# Your kids divorce, what do you do with the daughter or son-in-law??



## Linda (Sep 24, 2015)

Your child brings home a new son or daughter for you to love and you do, then in a few years they divorce so what do you do?  My husband and I both love very deeply when we accept someone into our hearts.  Between our 4 children 3 of them have had 5 divorces and two close girlfriends that didn't lead to marriage.  Of those there are 5 people we are still close to, some more than others, but still we care for them and they for us.  Some of our kids aren't happy about this and some don't mind.  How has this worked out in your life?  Do your kids or their new spouse mind you are still close to their old X?  Where does your loyalty start and end where your own kids are concerned?


----------



## Warrigal (Sep 24, 2015)

We only have two children and our son's marriage failed. 
We remained close to our daughter in law even to the point of assisting her with legal costs during the divorce. 
We had good reason to do this.

We have assisted both parents with the extra demands of single parenting because we didn't want our grand sons to be disadvantaged.

Our daughter in law eventually remarried and we were  invited to her celebrations post the wedding - there were only a handful pf people at the wedding. Even her own mother was not present. Within a year her husband died from an aggressive melanoma and she was shattered. Through all of this pain we have maintained a very good relationship. We don't see each other all that often due to geography but when we do we are quite close.

There was no way that I was going to make an enemy of my grand sons mother but also, once someone had been enfolded into the family and become another of our children, how can you send them into exile? I would need to have a very good reason to do that.


----------



## Linda (Sep 24, 2015)

Dame Warrigal said:


> We only have two children and our son's marriage failed.
> We remained close to our daughter in law even to the point of assisting her with legal costs during the divorce.
> We had good reason to do this.
> 
> ...



Dame, you sound just like us.  I know it's not like that in all families but it is with us.
***
What this exercise asks:
(a) In the forum thread, what did the man whom the former daughter-in-law later married die from?
(b) Please repeat the forum thread word for word from "## Warrigal (Sep" to "are quite close.".

Data segment:
***
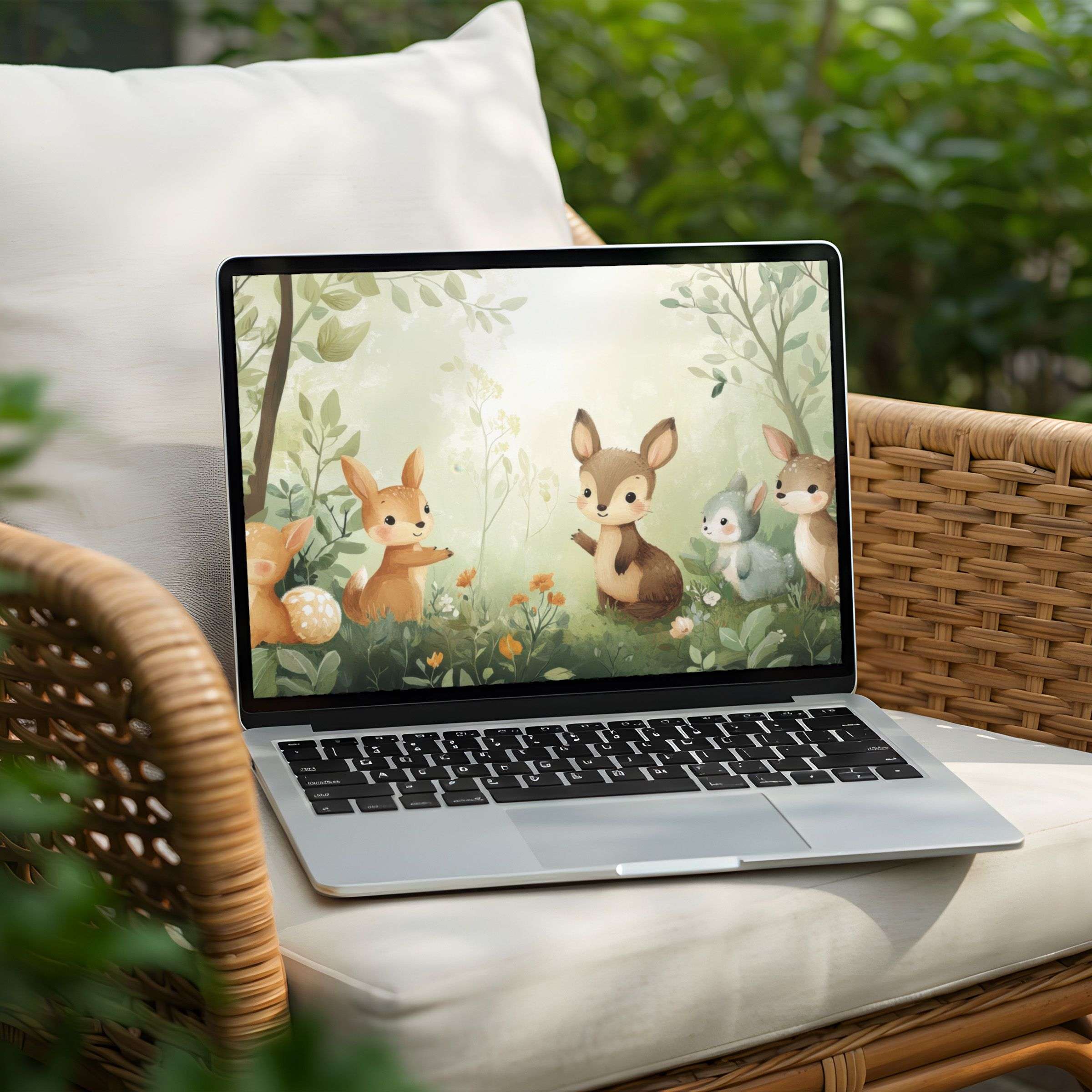 Cute woodland creatures in soft pastels create a peaceful, inspiring desktop background for PC or Laptop instant download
***
Solutions to the exercise:
(a) An aggressive melanoma.

(b)
## Warrigal (Sep 24, 2015)

We only have two children and our son's marriage failed. 
We remained close to our daughter in law even to the point of assisting her with legal costs during the divorce. 
We had good reason to do this.

We have assisted both parents with the extra demands of single parenting because we didn't want our grand sons to be disadvantaged.

Our daughter in law eventually remarried and we were  invited to her celebrations post the wedding - there were only a handful pf people at the wedding. Even her own mother was not present. Within a year her husband died from an aggressive melanoma and she was shattered. Through all of this pain we have maintained a very good relationship. We don't see each other all that often due to geography but when we do we are quite close.